• **What to produce**
Without including any images, repeat the data exactly.
Material for the task: Begin
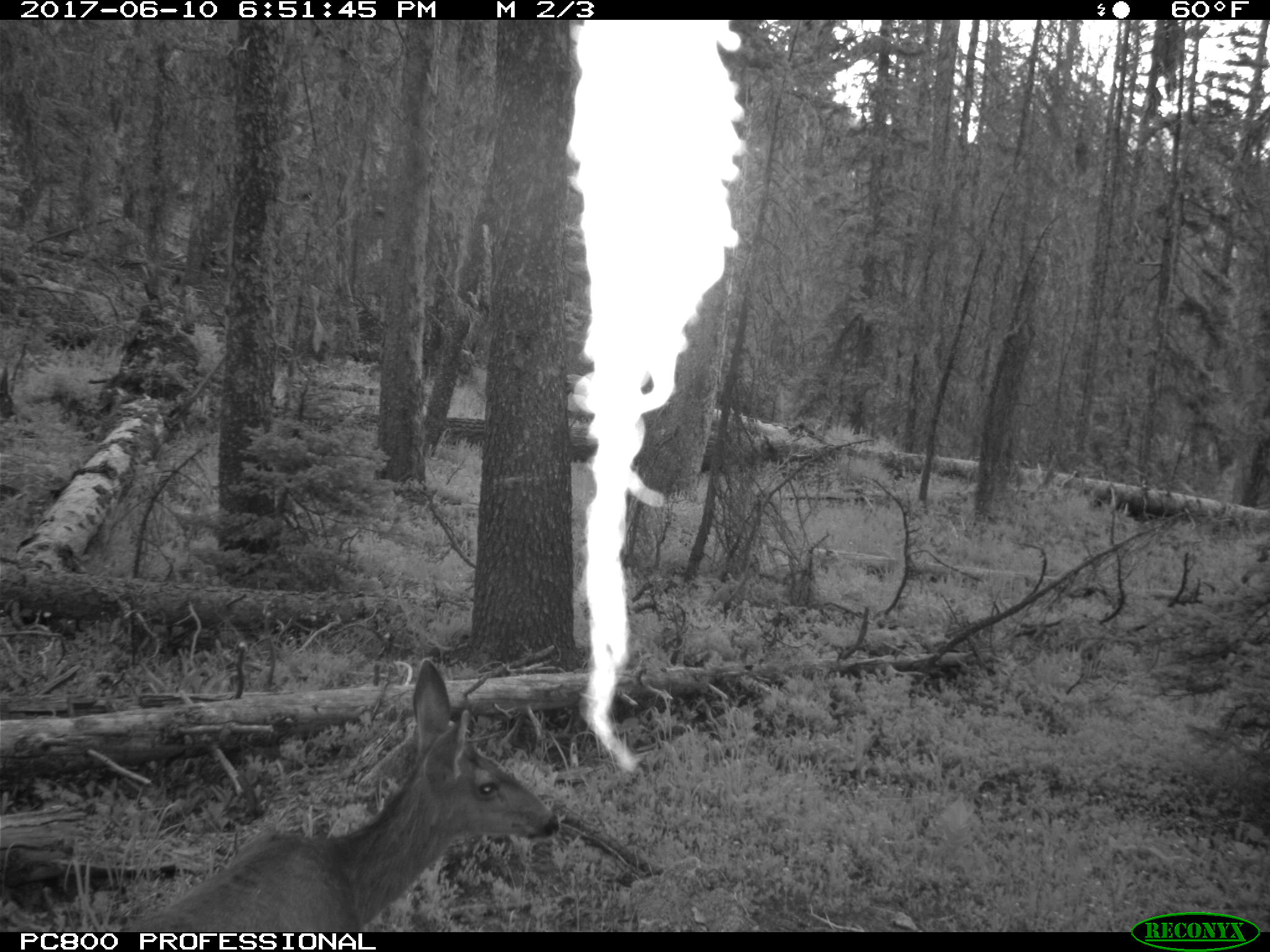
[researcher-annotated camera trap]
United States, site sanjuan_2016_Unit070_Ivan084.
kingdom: Animalia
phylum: Chordata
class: Mammalia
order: Artiodactyla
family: Cervidae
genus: Odocoileus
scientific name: Odocoileus hemionus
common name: mule deer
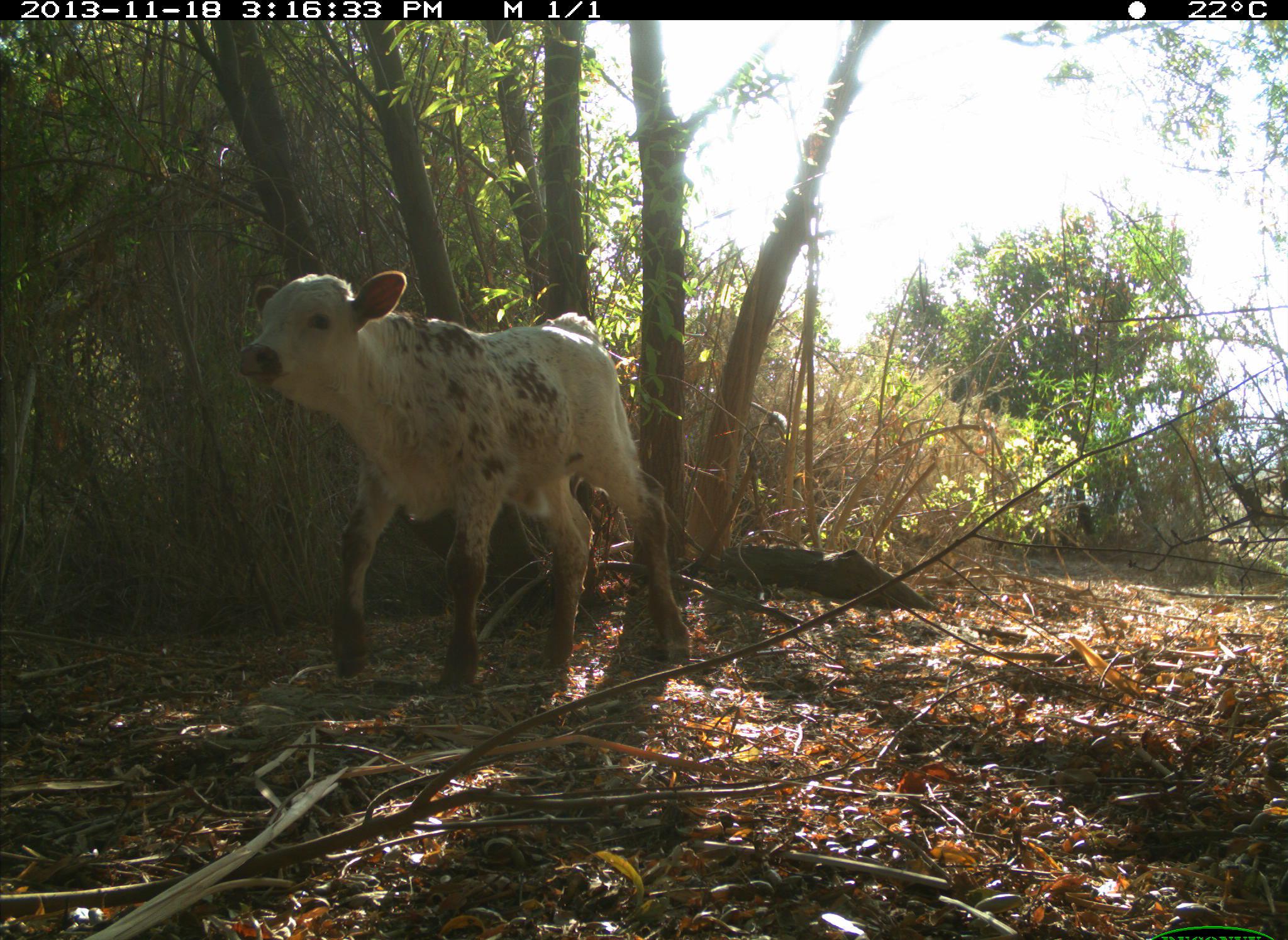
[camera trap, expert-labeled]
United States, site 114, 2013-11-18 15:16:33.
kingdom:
Material for the task: End
• **Written reply**
[researcher-annotated camera trap]
United States, site sanjuan_2016_Unit070_Ivan084.
kingdom: Animalia
phylum: Chordata
class: Mammalia
order: Artiodactyla
family: Cervidae
genus: Odocoileus
scientific name: Odocoileus hemionus
common name: mule deer
[camera trap, expert-labeled]
United States, site 114, 2013-11-18 15:16:33.
kingdom:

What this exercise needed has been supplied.